Imposible no forjar una lectura paralela a medida que se ve la película, una lectura que nos hace pensar en la carencia de un cine negro nacional. Bien sabemos que nuestra historia social ha sido, y viendo siendo, rica en insumos para esta clase de proyectos, veamos algunas maravillas: inseguridad ciudadana, sicariato a escoger y endebles fuerzas del orden y políticas. Por ello, la pregunta se impone sola: ¿por qué esta realidad no interesa a los creadores, en este caso a las mujeres y los hombres de cine en Perú? Las respuestas pueden ser variadas, pero el dinero, en ninguna de ellas se presenta como la razón, porque una película en la onda directa e indirecta de Rififi no sería tan cara, no demandaría como sí la inversión de la que somos testigos en la basura del cine comercial peruano.

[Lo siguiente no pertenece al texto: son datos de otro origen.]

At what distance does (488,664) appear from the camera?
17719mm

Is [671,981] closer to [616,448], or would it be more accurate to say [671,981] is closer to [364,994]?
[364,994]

Me extraña la ausencia de esta tradición (aunque sea cinco películas que dialoguen con ella), lo que me significa una pena: las novelas y el cine de género permiten conocer el corazón y el alma de una sociedad. Ese es el legado de las novelas de folletín del XIX, entre otras señas. 
Luego de ver esa gran película de Dassin, pensé en una peruana que, en cierto sentido, dialoga con el cine negro. Su título: Muero por Muriel (2007) de Augusto Cabada. Este trabajo, variación de la novela Muerte en la Calle de los Inocentes de Lalo Mercado, pudo tener mejor suerte, pero fracasó antes de estrenarse. Quienes vimos la película no solo la recordamos por Andrea Montenegro y Ricky Tosso, sino también por la dejadez testimoniada en la pésima calidad de imagen. Defectos de lado y méritos por delante: fue un buen debut de Cabada, en sencillez contaba una historia lineal, por momentos risueña pero ante todo inteligente en su tratamiento, más aún en temas pueriles, pero no por ello menos atendibles.